• [What the task asks]:
The following data has a line with "คอนโดสำหรับขายที่จอมเทียน" and a line with "Zombibi film complet". Write out exactly those lines and all the lines between them.

• [Input material]:
* * *

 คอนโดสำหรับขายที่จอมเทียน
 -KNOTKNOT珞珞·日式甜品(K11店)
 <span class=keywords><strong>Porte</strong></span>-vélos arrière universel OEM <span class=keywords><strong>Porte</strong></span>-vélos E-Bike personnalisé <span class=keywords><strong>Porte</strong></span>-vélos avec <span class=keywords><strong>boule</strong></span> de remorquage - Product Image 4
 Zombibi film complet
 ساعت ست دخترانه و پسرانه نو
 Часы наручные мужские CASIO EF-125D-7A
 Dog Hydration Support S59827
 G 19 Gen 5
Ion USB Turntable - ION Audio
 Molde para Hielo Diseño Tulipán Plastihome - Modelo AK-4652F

* * *

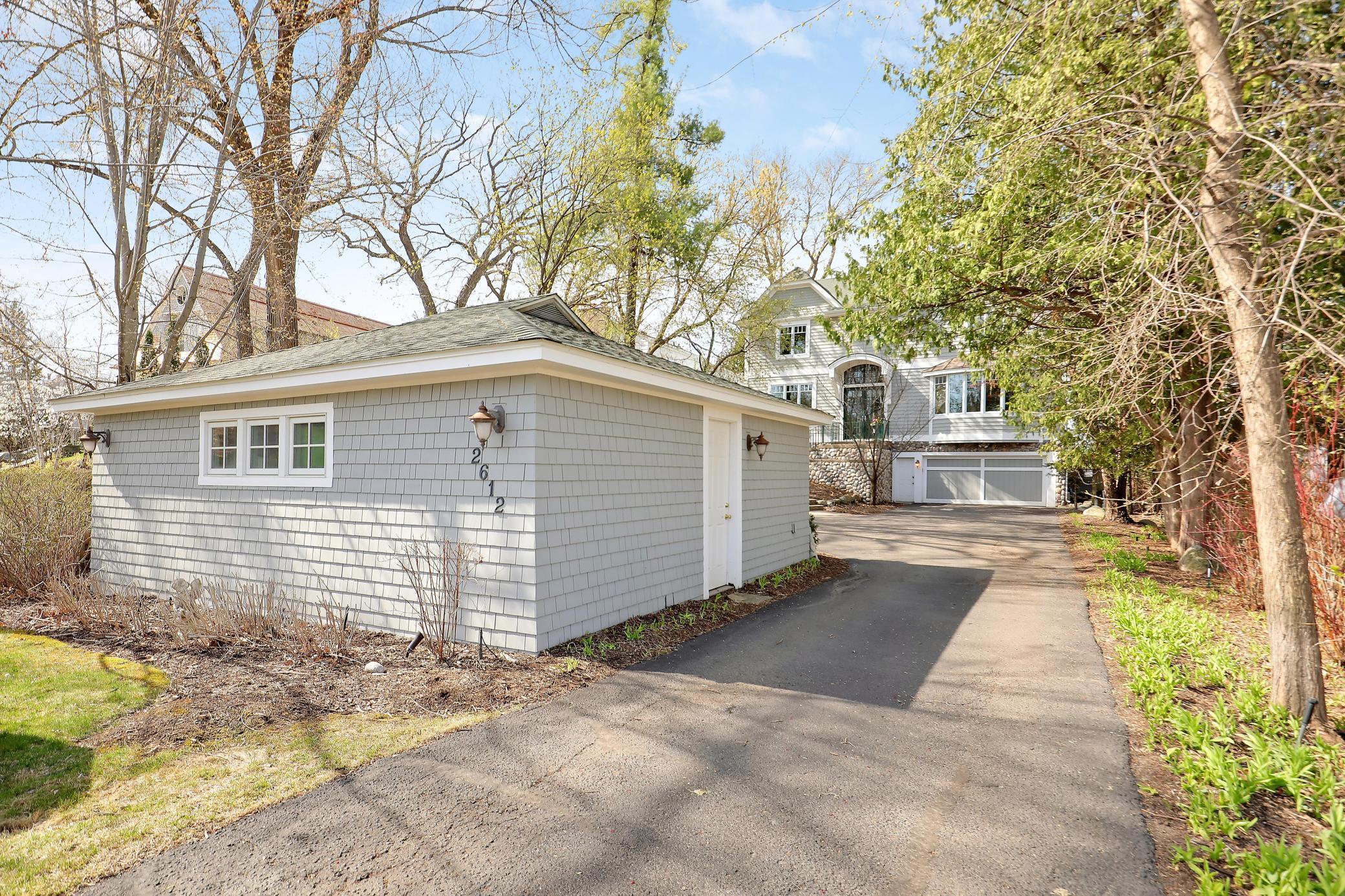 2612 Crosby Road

* * *

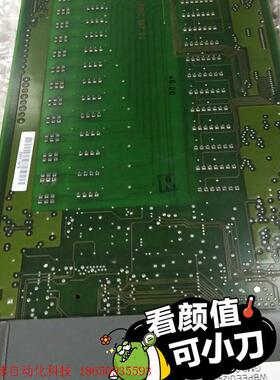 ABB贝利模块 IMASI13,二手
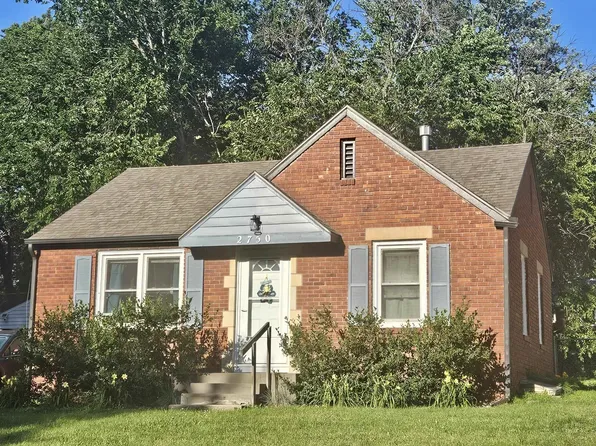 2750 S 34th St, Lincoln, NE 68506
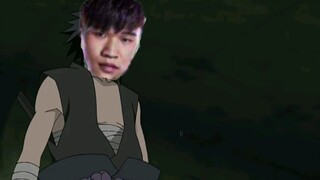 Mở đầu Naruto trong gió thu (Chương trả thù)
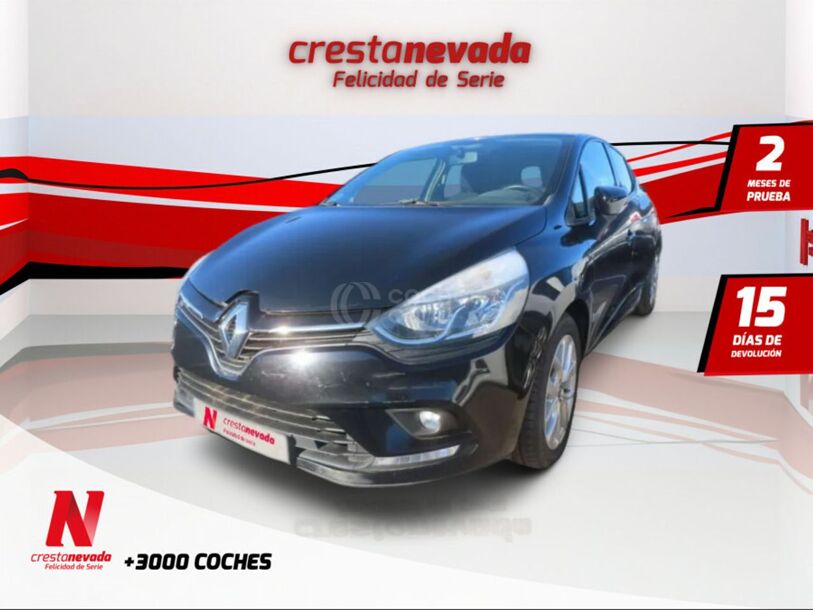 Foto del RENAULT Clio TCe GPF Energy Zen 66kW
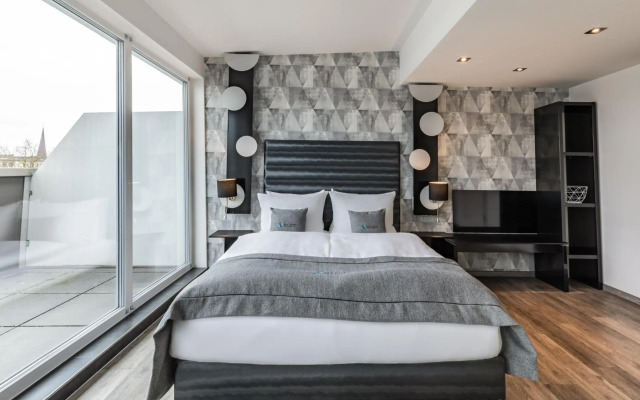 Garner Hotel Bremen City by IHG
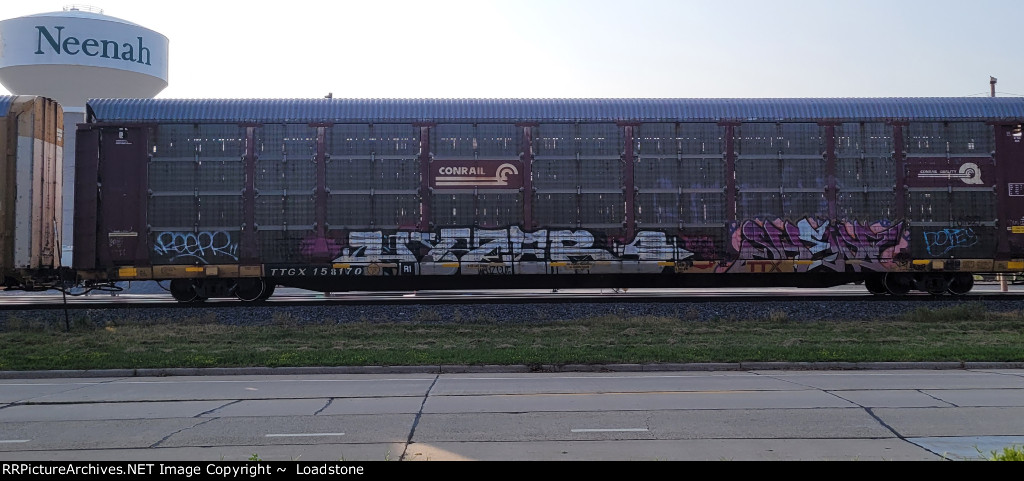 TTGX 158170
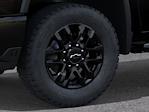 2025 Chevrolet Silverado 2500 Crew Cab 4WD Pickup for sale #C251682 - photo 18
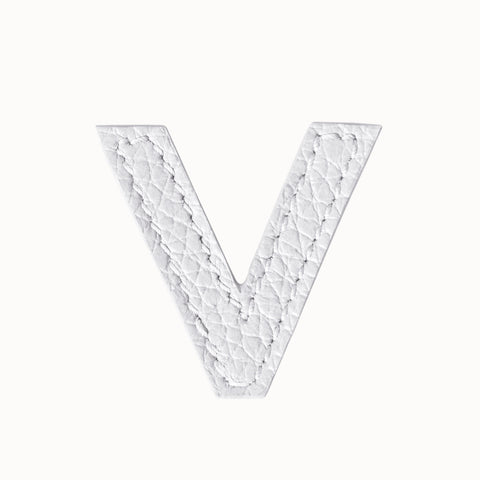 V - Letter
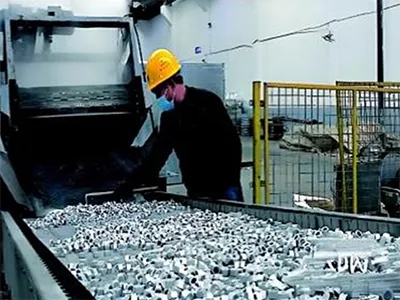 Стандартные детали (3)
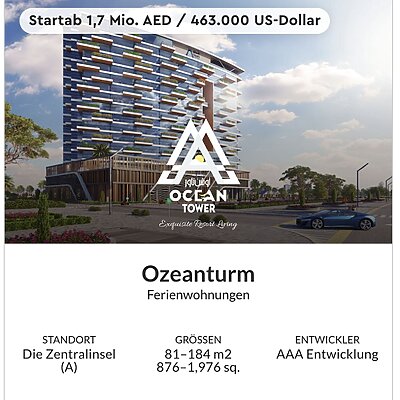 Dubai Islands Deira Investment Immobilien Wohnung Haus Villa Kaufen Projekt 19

* * *

• [Result of the exercise]:
 คอนโดสำหรับขายที่จอมเทียน
 -KNOTKNOT珞珞·日式甜品(K11店)
 <span class=keywords><strong>Porte</strong></span>-vélos arrière universel OEM <span class=keywords><strong>Porte</strong></span>-vélos E-Bike personnalisé <span class=keywords><strong>Porte</strong></span>-vélos avec <span class=keywords><strong>boule</strong></span> de remorquage - Product Image 4
 Zombibi film complet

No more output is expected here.